■ ACTIVITY ■
Give every line of the data again, exactly.

[Start of section]

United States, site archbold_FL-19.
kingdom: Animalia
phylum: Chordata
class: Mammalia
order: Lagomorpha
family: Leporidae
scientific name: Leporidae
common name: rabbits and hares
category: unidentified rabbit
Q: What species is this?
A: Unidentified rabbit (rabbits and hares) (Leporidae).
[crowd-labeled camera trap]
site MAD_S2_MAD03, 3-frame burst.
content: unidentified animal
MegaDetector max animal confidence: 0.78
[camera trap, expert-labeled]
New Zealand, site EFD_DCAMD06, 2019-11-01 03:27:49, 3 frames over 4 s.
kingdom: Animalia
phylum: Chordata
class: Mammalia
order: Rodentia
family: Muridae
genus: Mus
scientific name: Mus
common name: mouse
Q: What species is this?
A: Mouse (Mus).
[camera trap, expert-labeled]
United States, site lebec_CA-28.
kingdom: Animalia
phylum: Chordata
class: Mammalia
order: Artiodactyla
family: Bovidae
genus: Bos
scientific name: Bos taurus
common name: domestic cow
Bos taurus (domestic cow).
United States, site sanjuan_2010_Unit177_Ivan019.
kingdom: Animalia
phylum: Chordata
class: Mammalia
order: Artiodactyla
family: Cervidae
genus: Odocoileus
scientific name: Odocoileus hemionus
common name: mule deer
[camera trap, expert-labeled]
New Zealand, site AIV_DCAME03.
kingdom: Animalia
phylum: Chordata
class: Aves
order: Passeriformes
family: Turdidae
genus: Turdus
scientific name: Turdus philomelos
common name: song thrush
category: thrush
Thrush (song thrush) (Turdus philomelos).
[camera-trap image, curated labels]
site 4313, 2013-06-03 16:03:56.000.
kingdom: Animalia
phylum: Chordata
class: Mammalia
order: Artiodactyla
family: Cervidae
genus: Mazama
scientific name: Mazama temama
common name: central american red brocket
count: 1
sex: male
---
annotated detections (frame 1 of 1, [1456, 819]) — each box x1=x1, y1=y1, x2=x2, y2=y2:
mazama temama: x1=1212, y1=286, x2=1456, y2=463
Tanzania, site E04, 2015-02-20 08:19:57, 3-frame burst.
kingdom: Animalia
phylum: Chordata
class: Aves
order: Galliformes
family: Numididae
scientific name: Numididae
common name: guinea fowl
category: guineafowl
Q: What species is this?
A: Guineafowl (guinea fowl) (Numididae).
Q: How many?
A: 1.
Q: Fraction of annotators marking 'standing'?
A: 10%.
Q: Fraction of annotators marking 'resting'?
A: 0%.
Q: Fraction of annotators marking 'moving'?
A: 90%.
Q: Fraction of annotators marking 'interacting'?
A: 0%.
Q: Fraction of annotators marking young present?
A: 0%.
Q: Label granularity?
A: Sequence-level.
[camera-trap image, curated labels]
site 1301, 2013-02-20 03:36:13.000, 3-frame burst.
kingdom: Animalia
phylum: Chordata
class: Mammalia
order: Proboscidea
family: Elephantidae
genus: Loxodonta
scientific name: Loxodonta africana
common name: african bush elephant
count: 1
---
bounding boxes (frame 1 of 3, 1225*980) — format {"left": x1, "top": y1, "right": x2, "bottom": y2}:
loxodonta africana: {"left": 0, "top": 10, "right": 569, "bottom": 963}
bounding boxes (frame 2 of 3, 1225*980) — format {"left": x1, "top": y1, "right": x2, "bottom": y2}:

[End of section]

■ SOLVED PROBLEM ■
United States, site archbold_FL-19.
kingdom: Animalia
phylum: Chordata
class: Mammalia
order: Lagomorpha
family: Leporidae
scientific name: Leporidae
common name: rabbits and hares
category: unidentified rabbit
Q: What species is this?
A: Unidentified rabbit (rabbits and hares) (Leporidae).
[crowd-labeled camera trap]
site MAD_S2_MAD03, 3-frame burst.
content: unidentified animal
MegaDetector max animal confidence: 0.78
[camera trap, expert-labeled]
New Zealand, site EFD_DCAMD06, 2019-11-01 03:27:49, 3 frames over 4 s.
kingdom: Animalia
phylum: Chordata
class: Mammalia
order: Rodentia
family: Muridae
genus: Mus
scientific name: Mus
common name: mouse
Q: What species is this?
A: Mouse (Mus).
[camera trap, expert-labeled]
United States, site lebec_CA-28.
kingdom: Animalia
phylum: Chordata
class: Mammalia
order: Artiodactyla
family: Bovidae
genus: Bos
scientific name: Bos taurus
common name: domestic cow
Bos taurus (domestic cow).
United States, site sanjuan_2010_Unit177_Ivan019.
kingdom: Animalia
phylum: Chordata
class: Mammalia
order: Artiodactyla
family: Cervidae
genus: Odocoileus
scientific name: Odocoileus hemionus
common name: mule deer
[camera trap, expert-labeled]
New Zealand, site AIV_DCAME03.
kingdom: Animalia
phylum: Chordata
class: Aves
order: Passeriformes
family: Turdidae
genus: Turdus
scientific name: Turdus philomelos
common name: song thrush
category: thrush
Thrush (song thrush) (Turdus philomelos).
[camera-trap image, curated labels]
site 4313, 2013-06-03 16:03:56.000.
kingdom: Animalia
phylum: Chordata
class: Mammalia
order: Artiodactyla
family: Cervidae
genus: Mazama
scientific name: Mazama temama
common name: central american red brocket
count: 1
sex: male
---
annotated detections (frame 1 of 1, [1456, 819]) — each box x1=x1, y1=y1, x2=x2, y2=y2:
mazama temama: x1=1212, y1=286, x2=1456, y2=463
Tanzania, site E04, 2015-02-20 08:19:57, 3-frame burst.
kingdom: Animalia
phylum: Chordata
class: Aves
order: Galliformes
family: Numididae
scientific name: Numididae
common name: guinea fowl
category: guineafowl
Q: What species is this?
A: Guineafowl (guinea fowl) (Numididae).
Q: How many?
A: 1.
Q: Fraction of annotators marking 'standing'?
A: 10%.
Q: Fraction of annotators marking 'resting'?
A: 0%.
Q: Fraction of annotators marking 'moving'?
A: 90%.
Q: Fraction of annotators marking 'interacting'?
A: 0%.
Q: Fraction of annotators marking young present?
A: 0%.
Q: Label granularity?
A: Sequence-level.
[camera-trap image, curated labels]
site 1301, 2013-02-20 03:36:13.000, 3-frame burst.
kingdom: Animalia
phylum: Chordata
class: Mammalia
order: Proboscidea
family: Elephantidae
genus: Loxodonta
scientific name: Loxodonta africana
common name: african bush elephant
count: 1
---
bounding boxes (frame 1 of 3, 1225*980) — format {"left": x1, "top": y1, "right": x2, "bottom": y2}:
loxodonta africana: {"left": 0, "top": 10, "right": 569, "bottom": 963}
bounding boxes (frame 2 of 3, 1225*980) — format {"left": x1, "top": y1, "right": x2, "bottom": y2}:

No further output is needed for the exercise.